I think that attitude is very dangerous.  There is
a long history in this world of one group of people
presuming what another group of people does or does
not do or think.  This seems to be a characteristic
of human beings and is often used to promote one's
own ideology.  And even if you have hard evidence
for what you say, why should 60% of people who don't
read docs justify providing poor quality docs to
the 40% that do?

So while you may "think" most people rarely read
the docs for basic language features and objects
(I presume you don't mean to restrict your statement
to only sets), I and most people I know *do* read
them.  And when read them I expect them, as any good
reference documentation does, to completely and
accurately describe the behavior of the item I am
reading about.  If big-O performance is deemed an
intrinsic behavior of an (operation of) an object,
it should be described in the documentation for
that object.

Your use of the word "exotic" is also suspect.
I learned long ago to always click the "advanced
options" box on dialogs because most developers/-
designers really don't have a clue about what
users need access to.

> Our docs have gotten
> somewhat voluminous,

No they haven't (relative to what they attempt to
describe).  The biggest problem with the docs is
that they are too terse.  They often appear to have
been written by people playing a game of "who can
describe X in the minimum number of words that can
still be defended as correct."  While that may be
fun, good docs are produced by considering how to
describe something to the reader, completely and
accurately, as effectively as possible.  The test
is not how few words were used, but how quickly
the reader can understand the object or find the
information being sought about the object.

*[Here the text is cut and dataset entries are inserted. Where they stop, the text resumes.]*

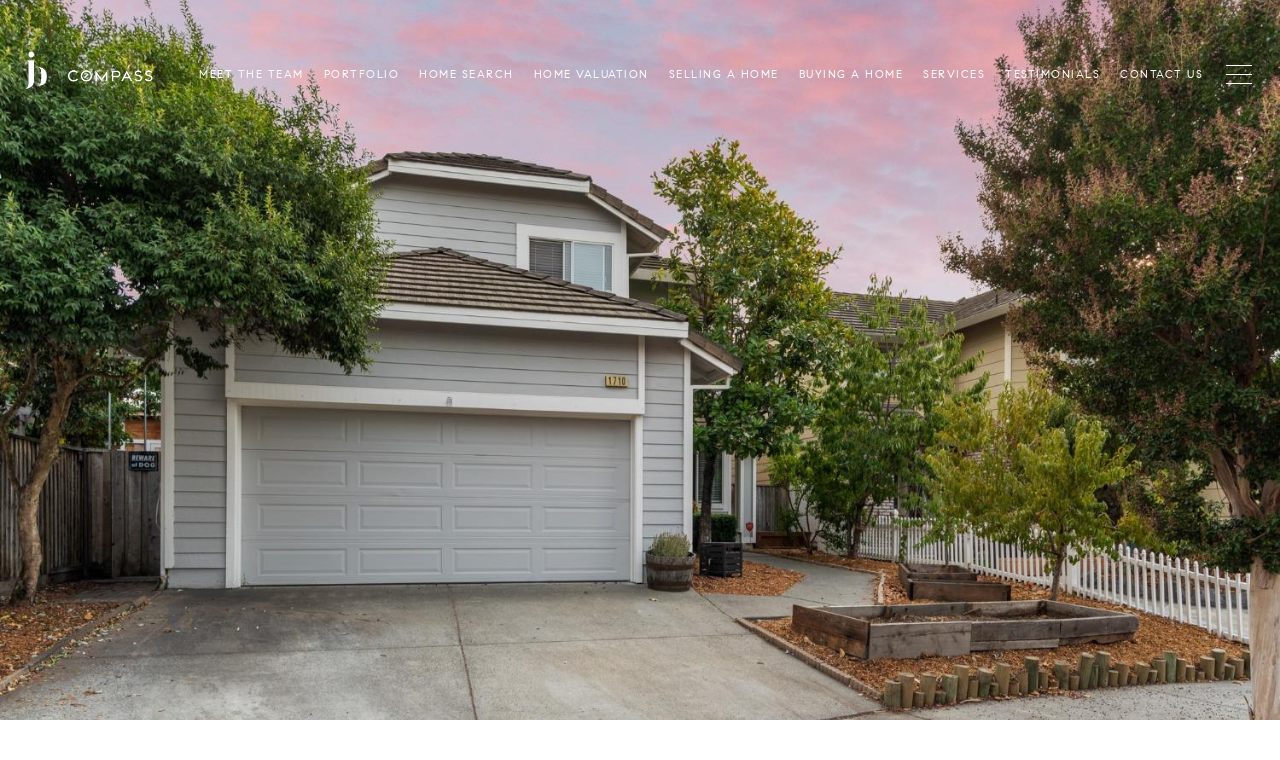

--- FILE ---
content_type: text/html; charset=utf-8
request_url: https://bss.luxurypresence.com/buttons/googleOneTap?companyId=c93080b6-e108-4861-af91-c2477cbd3b29&websiteId=badfc6cb-5168-4f05-be11-39c316bcea1b&pageId=0fa874cd-f952-473b-80a2-bbfb8a82efea&sourceUrl=https%3A%2F%2Fjenbirmingham.com%2Fproperties%2F1710-silverado-circle-petaluma-ca-94954-322083941&pageMeta=%7B%22sourceResource%22%3A%22properties%22%2C%22pageElementId%22%3A%22505764d0-ddf0-4830-8fc1-0a1e5d230346%22%2C%22pageQueryVariables%22%3A%7B%22property%22%3A%7B%22id%22%3A%22505764d0-ddf0-4830-8fc1-0a1e5d230346%22%7D%2C%22properties%22%3A%7B%22relatedNeighborhoodPropertyId%22%3A%22505764d0-ddf0-4830-8fc1-0a1e5d230346%22%2C%22sort%22%3A%22salesPrice%22%7D%2C%22neighborhood%22%3A%7B%7D%2C%22pressReleases%22%3A%7B%22propertyId%22%3A%22505764d0-ddf0-4830-8fc1-0a1e5d230346%22%7D%7D%7D
body_size: 2869
content:
<style>
  html, body {margin: 0; padding: 0;}
</style>
<script src="https://accounts.google.com/gsi/client" async defer></script>
<script>
const parseURL = (url) => {
    const a = document.createElement('a');
    a.href = url;
    return a.origin;
}

const login = (token, provider, source)  => {
  const origin = (window.location != window.parent.location)
    ? parseURL(document.referrer)
    : window.location.origin;  
  const xhr = new XMLHttpRequest();
  xhr.responseType = 'json';
  xhr.onreadystatechange = function() {
    if (xhr.readyState === 4) {
      const response = xhr.response;
      const msg = {
        event: response.status,
        provider: provider,
        source: source,
        token: token
      }
      window.parent.postMessage(msg, origin);
    }
  }
  xhr.withCredentials = true;
  xhr.open('POST', `${origin}/api/v1/auth/login`, true);
  xhr.setRequestHeader("Content-Type", "application/json;charset=UTF-8");
  xhr.send(JSON.stringify({
    token,
    provider,
    source,
    websiteId: 'badfc6cb-5168-4f05-be11-39c316bcea1b',
    companyId: 'c93080b6-e108-4861-af91-c2477cbd3b29',
    pageId: '0fa874cd-f952-473b-80a2-bbfb8a82efea',
    sourceUrl: 'https://jenbirmingham.com/properties/1710-silverado-circle-petaluma-ca-94954-322083941',
    pageMeta: '{"sourceResource":"properties","pageElementId":"505764d0-ddf0-4830-8fc1-0a1e5d230346","pageQueryVariables":{"property":{"id":"505764d0-ddf0-4830-8fc1-0a1e5d230346"},"properties":{"relatedNeighborhoodPropertyId":"505764d0-ddf0-4830-8fc1-0a1e5d230346","sort":"salesPrice"},"neighborhood":{},"pressReleases":{"propertyId":"505764d0-ddf0-4830-8fc1-0a1e5d230346"}}}',
    utm: '',
    referrer: ''
  }));
}

function getExpirationCookie(expiresInMiliseconds) {
  const tomorrow  = new Date(Date.now() + expiresInMiliseconds); // The Date object returns today's timestamp
  return `jenbirmingham.com-SID=true; expires=${tomorrow.toUTCString()}; path=/; Secure; SameSite=None`;
}

function handleCredentialResponse(response) {
  document.cookie = getExpirationCookie(24 * 60 * 60 * 1000); // 1 day
  login(response.credential, 'GOOGLE', 'GOOGLE_SIGN_ON');
}

function handleClose() {
  const msg = {
    event: 'cancel',
    provider: 'GOOGLE',
    source: 'GOOGLE_SIGN_ON'
  }
  const origin = (window.location != window.parent.location)
    ? parseURL(document.referrer)
    : window.location.origin;
  window.parent.postMessage(msg, origin);
  document.cookie = getExpirationCookie(2 * 60 * 60 * 1000); // 2 hours
}

</script>
<div id="g_id_onload"
  data-client_id="673515100752-7s6f6j0qab4skl22cjpp7eirb2rjmfcg.apps.googleusercontent.com"
  data-callback="handleCredentialResponse"
  data-intermediate_iframe_close_callback="handleClose"
  data-state_cookie_domain = "jenbirmingham.com"
  data-allowed_parent_origin="https://jenbirmingham.com"
  data-skip_prompt_cookie="jenbirmingham.com-SID"
  data-cancel_on_tap_outside="false"
></div>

> so it's unlikely that adding that particular
> needle to the haystack would have cured your colleague's "brain-fart"
> unless he had been focused on a single document talking about the
> performance
> characteristics of various data structures.

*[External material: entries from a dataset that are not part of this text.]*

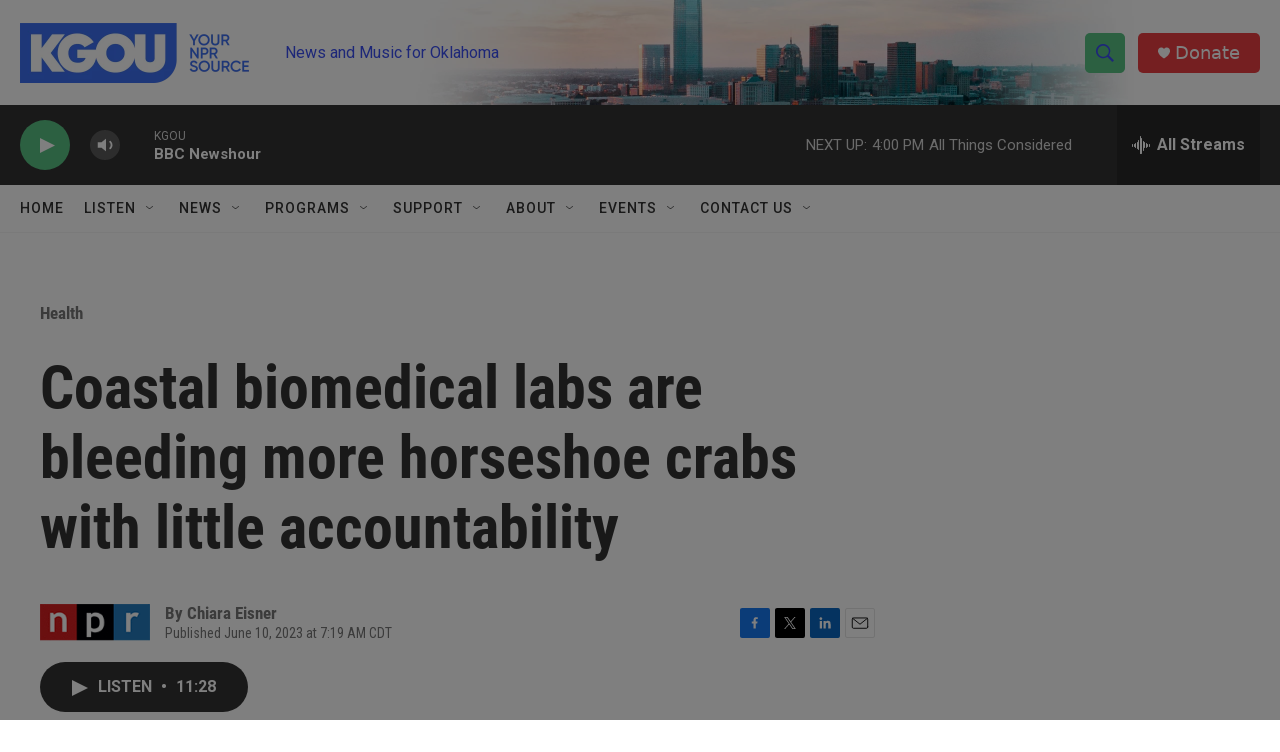

--- FILE ---
content_type: text/html; charset=utf-8
request_url: https://www.google.com/recaptcha/api2/aframe
body_size: -86
content:
<!DOCTYPE HTML><html><head><meta http-equiv="content-type" content="text/html; charset=UTF-8"></head><body><script nonce="ygTUwUcHzF_TvaGjPSsdnw">/** Anti-fraud and anti-abuse applications only. See google.com/recaptcha */ try{var clients={'sodar':'https://pagead2.googlesyndication.com/pagead/sodar?'};window.addEventListener("message",function(a){try{if(a.source===window.parent){var b=JSON.parse(a.data);var c=clients[b['id']];if(c){var d=document.createElement('img');d.src=c+b['params']+'&rc='+(localStorage.getItem("rc::a")?sessionStorage.getItem("rc::b"):"");window.document.body.appendChild(d);sessionStorage.setItem("rc::e",parseInt(sessionStorage.getItem("rc::e")||0)+1);localStorage.setItem("rc::h",'1769462593052');}}}catch(b){}});window.parent.postMessage("_grecaptcha_ready", "*");}catch(b){}</script></body></html>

I don't know the colleague any more that you so I
feel comfortable saying that having it very likely
*would* have cured that brain-fart.  That is, he
or she very likely would have needed to check some
behavior of sets at some point and would have either
noted the big-O characteristics in passing, or would
have noted that such information was available, and
would have returned to the documentation when the
need for that information arose.  The reference
description of sets is the *one* canonical place to
look for information about sets.

There are people who don't read documentation, but
one has to be very careful not use the existence
of such people as an excuse to justify sub-standard
documentation.

So I think relegating algorithmic complexity information
to some remote document far from the description of the
object it pertains to, is exactly the wrong approach.
This is not to say that a performance HOWTO or FAQ
in addition to the reference manual would not be good.